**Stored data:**
----------------
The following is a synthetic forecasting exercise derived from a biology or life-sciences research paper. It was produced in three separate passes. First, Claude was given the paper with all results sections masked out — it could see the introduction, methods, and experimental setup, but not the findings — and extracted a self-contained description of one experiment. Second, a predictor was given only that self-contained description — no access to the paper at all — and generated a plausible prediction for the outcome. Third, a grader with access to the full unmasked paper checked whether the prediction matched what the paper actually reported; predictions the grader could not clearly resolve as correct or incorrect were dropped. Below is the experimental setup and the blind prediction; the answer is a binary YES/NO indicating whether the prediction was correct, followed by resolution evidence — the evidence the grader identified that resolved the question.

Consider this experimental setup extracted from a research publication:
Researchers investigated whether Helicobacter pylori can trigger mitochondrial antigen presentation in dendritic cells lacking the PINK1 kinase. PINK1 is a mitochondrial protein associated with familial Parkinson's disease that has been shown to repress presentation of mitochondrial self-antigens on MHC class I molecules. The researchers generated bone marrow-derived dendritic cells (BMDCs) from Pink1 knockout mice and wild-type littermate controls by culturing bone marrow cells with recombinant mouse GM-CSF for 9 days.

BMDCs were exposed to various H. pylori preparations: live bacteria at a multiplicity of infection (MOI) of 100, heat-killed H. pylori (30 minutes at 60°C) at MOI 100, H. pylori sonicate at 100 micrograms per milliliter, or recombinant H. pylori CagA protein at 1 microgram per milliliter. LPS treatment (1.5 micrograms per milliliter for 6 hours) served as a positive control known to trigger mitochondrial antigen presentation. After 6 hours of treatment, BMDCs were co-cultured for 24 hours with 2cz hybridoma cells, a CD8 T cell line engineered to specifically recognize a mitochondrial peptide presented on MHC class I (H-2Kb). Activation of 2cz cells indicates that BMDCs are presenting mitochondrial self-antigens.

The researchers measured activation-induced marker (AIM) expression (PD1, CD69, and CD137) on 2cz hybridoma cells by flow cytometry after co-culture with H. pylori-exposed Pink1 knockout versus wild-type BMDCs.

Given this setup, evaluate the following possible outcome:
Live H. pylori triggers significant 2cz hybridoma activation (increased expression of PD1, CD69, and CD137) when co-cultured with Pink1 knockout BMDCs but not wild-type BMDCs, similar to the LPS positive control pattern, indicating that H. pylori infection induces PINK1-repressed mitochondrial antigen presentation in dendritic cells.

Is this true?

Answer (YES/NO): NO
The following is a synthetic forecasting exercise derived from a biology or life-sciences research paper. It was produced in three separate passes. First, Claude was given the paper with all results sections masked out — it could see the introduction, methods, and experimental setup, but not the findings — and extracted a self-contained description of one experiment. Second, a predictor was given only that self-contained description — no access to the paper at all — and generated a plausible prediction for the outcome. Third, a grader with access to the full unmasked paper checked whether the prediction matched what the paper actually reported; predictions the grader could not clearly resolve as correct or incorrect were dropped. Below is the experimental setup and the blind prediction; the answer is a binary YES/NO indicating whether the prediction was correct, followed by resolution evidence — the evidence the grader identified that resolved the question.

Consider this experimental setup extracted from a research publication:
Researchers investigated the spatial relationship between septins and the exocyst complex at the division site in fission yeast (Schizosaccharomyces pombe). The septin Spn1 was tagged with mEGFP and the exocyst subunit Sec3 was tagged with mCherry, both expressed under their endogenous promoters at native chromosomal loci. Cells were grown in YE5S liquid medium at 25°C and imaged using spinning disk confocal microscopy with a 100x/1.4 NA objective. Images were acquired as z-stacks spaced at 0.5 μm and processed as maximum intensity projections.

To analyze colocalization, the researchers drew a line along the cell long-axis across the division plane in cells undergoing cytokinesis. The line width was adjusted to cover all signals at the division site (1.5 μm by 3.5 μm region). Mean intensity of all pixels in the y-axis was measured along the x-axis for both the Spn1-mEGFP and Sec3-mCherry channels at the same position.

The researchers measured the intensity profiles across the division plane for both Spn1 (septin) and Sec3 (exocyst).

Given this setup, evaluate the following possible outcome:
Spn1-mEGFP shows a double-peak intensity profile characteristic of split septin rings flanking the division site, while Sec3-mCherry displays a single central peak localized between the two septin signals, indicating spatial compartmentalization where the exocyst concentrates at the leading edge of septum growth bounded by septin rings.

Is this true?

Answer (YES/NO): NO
----------------
**Problem to solve:**
State, as a bare number, how many lines of the records above include "expression".

**Answer to the problem:**
2